いまは世界の景気がとても悪いので、企業としては儲けられなくても仕方ないと思います。
でも、野村の今回の歴史的な赤字の内容を見るとマクロ経済の暗転がもたらした不運が問題なのではなく、損の大部分は経営判断の誤りからもたらされていることがわかります。
まず去年リーマンが破たんしたとき、そのオペレーションの一部を買収したのは明らかに失敗でした。(大体、この厳しいご時世に人件費が去年に比べて2倍になっている金融機関は世界広しといえども野村くらいです。これはアメリカでも大いに失笑を買っており、僕はアメリカの友人からこれを突っ込まれたとき、涙が出るくらいくやしかった。MadameButcherのツイッター・コメントにあったリンクをご覧あれ。)
トレーディング損というのは聞こえがいいですけど、中身は「ねずみ講」のバーニー・メードフの詐欺にひっかかっていたり、明らかに危険だとわかっていたアイスランドの金融危機に巻き込まれたりしているのが原因です。

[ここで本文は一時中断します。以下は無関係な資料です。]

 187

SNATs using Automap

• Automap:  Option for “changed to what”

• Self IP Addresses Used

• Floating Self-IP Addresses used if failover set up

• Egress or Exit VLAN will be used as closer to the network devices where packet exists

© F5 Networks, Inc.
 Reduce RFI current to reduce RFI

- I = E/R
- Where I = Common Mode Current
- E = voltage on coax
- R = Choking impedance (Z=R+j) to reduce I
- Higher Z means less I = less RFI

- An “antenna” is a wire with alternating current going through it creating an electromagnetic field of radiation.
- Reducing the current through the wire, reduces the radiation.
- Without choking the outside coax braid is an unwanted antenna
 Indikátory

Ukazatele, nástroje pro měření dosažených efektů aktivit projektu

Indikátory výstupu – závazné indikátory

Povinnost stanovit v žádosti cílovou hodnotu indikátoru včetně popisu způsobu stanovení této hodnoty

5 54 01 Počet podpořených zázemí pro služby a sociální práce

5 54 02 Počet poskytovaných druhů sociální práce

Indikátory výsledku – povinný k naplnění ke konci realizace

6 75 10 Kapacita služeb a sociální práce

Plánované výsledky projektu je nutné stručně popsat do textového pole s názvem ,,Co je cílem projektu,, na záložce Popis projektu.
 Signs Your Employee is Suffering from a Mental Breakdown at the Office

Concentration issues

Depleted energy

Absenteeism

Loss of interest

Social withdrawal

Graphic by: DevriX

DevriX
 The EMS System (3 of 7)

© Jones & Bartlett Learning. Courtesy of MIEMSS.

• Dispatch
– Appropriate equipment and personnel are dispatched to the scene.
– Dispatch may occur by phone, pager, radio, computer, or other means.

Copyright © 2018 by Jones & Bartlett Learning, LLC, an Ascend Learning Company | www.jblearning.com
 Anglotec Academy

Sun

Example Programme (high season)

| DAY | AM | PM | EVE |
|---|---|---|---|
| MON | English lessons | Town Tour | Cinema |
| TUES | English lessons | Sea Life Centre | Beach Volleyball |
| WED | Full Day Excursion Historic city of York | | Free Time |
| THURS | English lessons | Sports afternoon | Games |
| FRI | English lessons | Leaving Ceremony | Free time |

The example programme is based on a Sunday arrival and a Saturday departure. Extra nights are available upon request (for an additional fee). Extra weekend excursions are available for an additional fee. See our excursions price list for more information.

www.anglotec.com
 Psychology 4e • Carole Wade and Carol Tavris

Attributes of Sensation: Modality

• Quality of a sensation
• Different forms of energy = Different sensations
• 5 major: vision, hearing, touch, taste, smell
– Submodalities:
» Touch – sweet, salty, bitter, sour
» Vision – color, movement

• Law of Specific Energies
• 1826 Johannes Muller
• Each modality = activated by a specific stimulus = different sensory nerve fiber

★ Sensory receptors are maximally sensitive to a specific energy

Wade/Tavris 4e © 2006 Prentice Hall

野村の中にはまじめに一生懸命がんばっている社員も沢山居るとおもうけど、いきなりリーマンの社員にボーナスを弾んでチヤホヤしたりとか、そういうのを見せられるとプロパーでやってきた人は萎えると思うのです。
チャック・グラスレー上院議員は「日本人には美意識がある」と言いましたが、一体、日本人の美意識はどこへいったのでしょうか?
3 件のコメント:
野村には焦りがありますかね?だいたいいつまでたっても何も変われない(それは弊社も同じですが)中で、世界の金融プレーヤーが大きく変わって(しかも、今回の失敗があったとしても「ストラクチャードファイナンスこそ進むべき道」(ピムコ、エラリアン))いるわけで、、、、、、
小生も含めて、日本金融業界人、この20年の凋落であせりのようなものは間違いなくあるのでは。
野村と三菱UFJ。いずれの道が正しかったのか?
mikeexpoさん
コメントありがとうございます。
野村はやっぱり日本でNo.1の証券会社ですから凄い人材は揃っています。
でも最近の野村のやっていることは株に喩えれば:
「野村の社員」を空売りして
「リーマンやフォートレス」をロングする
ような愚かなことです。僕は外資が長かったので良く分かるのですが外資は自分が今後もずっと儲けられると確信している間はゼッタイにその分け前を日本の金融機関と分かち合うような真似はしません。「そろそろ花も散る頃だな」と感じたときだけ日本の資金を受け入れます。
そういう風にトランプのババを掴まされることを英語ではbaggedと言いますけど、最近、野村はそういう同じ間違いを何度も繰り返しています。
まず自社の社員の能力を信じ、「日の丸部隊」で戦う腹を決めないことには士気もへちまもありません。
(おなじ事は今シティの日本のオペレーションというdamaged goodsを買おうとしている金融機関にも言えると思います。)
旧リーマンのアセット(もちろんそれに伴う負債も)を継承しない、という野村の戦略は、当時は安全策にも見えた訳ですが・・・
現実には、北米部門を買収したバークレイズが、買収取引自体から巨額の利益を上げている(安く買ったという事でしょう)のとは、正反対の結果になっていますね。渡部社長と、"国際派"で鳴らしてきた柴田副社長の責任問題である事は間違いないでしょう。